For those interested in understanding the Hex Theorem please refer to this brilliant paper by David Gale, titled, "The game of hex and the Brouwer fixed-point theorem".
If you are interested in a rigorous proof on why only exactly one person can win in the game of Hex, refer to the paper "An Inductive Proof of Hex Uniqueness" written by Samuel Clowes Huneke.
So proud, amazing stuff. Team Bharath!
Yes it is interesting to lay the groundwork for introducing the Brouwer Fixed Point Theorem. What would be even more interesting is to teach a machine to play Hex using neural networks and deep learning, as has been done for Go and Chess.Defeating a student by playing the central cell of a 5x5 grid is cruel and unusual punishment. Anyway all the Hex servers online these days implement the pie rule opening protocol. (See Wikipedia.) So now the second player should have a win, but the game is much more fair and deep.
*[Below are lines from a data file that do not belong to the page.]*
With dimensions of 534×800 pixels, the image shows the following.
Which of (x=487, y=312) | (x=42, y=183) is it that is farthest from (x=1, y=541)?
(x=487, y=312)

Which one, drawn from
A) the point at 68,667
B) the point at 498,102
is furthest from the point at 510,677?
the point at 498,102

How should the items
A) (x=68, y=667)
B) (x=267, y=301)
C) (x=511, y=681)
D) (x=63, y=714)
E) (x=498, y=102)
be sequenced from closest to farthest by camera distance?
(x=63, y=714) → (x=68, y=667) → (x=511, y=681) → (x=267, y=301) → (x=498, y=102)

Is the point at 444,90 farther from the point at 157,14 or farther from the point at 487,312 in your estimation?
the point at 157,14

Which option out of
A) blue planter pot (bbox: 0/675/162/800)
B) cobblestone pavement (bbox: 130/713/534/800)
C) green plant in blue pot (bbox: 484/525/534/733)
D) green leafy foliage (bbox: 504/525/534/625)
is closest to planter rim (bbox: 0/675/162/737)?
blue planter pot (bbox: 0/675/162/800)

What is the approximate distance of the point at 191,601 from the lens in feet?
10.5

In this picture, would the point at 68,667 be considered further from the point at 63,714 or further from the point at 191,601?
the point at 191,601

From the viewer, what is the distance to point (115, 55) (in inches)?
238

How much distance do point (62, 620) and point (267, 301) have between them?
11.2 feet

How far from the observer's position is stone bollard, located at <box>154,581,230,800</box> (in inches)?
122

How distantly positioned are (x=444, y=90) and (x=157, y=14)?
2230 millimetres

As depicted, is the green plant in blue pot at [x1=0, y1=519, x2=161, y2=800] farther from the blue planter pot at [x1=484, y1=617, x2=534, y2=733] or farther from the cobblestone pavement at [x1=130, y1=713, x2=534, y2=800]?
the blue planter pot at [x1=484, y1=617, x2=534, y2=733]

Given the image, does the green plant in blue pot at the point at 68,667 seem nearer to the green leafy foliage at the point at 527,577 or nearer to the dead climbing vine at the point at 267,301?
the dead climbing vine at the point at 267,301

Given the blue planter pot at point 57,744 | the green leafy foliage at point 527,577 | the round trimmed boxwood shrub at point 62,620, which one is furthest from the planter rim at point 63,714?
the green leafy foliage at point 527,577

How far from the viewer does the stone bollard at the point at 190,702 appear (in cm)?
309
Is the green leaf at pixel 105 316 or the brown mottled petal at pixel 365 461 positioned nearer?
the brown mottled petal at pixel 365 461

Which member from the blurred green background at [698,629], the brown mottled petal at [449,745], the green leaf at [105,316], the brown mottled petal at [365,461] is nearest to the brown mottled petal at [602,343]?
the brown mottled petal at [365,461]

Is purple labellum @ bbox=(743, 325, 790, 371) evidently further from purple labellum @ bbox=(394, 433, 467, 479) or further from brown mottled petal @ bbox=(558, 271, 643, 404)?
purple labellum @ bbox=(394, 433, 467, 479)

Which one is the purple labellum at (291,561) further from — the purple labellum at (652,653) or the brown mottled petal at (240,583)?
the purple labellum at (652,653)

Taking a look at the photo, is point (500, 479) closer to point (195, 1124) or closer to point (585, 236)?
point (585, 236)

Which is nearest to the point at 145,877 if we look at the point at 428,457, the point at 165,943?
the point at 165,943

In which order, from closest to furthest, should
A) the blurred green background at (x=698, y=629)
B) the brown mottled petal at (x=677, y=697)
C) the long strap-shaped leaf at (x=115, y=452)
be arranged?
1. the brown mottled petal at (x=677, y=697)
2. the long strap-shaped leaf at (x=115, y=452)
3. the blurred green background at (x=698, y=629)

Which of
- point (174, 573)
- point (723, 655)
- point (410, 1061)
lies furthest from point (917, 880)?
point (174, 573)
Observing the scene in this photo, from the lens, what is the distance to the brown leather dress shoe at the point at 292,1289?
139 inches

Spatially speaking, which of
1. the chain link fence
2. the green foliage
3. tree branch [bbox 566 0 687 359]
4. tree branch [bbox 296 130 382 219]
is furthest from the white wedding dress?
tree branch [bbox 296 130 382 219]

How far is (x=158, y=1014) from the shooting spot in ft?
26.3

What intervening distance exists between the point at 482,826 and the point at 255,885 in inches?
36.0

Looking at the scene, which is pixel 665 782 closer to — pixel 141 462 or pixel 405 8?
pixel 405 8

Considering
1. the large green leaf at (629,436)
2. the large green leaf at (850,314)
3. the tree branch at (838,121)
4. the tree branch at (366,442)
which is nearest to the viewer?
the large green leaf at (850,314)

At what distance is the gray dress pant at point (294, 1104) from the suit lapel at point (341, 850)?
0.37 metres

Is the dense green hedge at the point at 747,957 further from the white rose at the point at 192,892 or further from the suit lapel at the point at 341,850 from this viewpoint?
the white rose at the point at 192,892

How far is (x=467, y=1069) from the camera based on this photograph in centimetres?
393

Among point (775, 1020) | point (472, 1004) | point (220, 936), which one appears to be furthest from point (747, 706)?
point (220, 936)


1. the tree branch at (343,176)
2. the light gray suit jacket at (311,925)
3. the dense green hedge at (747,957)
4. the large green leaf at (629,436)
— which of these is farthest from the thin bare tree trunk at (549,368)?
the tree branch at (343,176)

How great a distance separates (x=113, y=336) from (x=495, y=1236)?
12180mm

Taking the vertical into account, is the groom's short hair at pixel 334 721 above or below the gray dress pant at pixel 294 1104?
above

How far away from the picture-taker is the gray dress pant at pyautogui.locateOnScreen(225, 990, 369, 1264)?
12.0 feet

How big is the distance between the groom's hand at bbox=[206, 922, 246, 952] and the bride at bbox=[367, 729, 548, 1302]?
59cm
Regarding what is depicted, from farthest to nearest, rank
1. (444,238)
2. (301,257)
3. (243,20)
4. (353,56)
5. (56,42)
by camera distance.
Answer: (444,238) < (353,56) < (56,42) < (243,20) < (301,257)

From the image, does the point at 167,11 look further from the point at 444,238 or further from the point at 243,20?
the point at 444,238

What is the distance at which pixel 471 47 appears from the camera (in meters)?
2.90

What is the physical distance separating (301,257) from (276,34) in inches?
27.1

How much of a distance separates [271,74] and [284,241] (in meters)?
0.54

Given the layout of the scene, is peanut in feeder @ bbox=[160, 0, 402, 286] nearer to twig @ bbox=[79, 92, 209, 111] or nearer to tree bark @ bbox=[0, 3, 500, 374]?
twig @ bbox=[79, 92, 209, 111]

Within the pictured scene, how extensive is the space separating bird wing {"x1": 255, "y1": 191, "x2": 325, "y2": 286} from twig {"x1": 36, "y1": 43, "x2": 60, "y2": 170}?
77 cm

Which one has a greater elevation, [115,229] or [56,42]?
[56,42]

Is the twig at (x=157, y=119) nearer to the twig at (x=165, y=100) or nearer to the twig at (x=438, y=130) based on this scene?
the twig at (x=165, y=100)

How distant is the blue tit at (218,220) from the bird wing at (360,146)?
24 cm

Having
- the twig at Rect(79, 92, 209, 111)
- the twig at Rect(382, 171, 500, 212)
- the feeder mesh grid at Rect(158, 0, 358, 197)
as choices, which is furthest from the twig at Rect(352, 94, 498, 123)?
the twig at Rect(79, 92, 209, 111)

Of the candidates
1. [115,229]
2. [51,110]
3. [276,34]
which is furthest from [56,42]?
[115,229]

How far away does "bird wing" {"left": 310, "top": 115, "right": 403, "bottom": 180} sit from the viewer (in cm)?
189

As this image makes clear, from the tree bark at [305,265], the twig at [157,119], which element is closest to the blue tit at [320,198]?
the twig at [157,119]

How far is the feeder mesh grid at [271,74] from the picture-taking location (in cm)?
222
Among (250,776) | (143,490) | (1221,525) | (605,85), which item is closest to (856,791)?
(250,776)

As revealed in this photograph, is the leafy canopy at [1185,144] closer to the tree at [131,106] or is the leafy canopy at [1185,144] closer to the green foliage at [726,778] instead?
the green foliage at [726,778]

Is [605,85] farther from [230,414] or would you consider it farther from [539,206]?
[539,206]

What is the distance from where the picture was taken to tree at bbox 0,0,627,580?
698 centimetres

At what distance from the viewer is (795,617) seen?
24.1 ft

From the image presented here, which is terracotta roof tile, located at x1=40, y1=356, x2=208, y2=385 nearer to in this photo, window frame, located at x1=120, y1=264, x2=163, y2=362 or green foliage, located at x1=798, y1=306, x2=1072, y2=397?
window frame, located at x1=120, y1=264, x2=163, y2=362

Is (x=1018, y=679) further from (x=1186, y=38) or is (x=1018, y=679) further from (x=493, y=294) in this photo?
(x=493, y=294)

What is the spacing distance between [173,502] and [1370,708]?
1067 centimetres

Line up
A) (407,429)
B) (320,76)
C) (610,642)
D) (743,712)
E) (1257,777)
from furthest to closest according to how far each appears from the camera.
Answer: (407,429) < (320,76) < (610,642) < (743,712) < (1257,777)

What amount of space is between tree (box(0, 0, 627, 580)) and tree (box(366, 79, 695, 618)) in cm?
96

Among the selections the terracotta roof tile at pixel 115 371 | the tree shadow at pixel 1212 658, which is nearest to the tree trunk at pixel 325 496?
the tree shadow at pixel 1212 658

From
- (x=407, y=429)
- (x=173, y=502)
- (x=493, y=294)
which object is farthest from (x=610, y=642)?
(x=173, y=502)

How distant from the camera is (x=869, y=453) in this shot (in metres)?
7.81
This is the Mathematics Department of SNU at its best. Good work, Bharath.
Thanks guys
Borat The Hexist !!
Absolutely killing it! Go Math majors! Go Bharath!
bharath sivakumar Edited my comment accordingly! Go for it! Great initiative!
Beautiful analogy except the hex doesn't create a covariance of hedge resulting in non deterministic convergence.
Could you please explain what you mean by "covariance of hedge" and "non deterministic convergence"?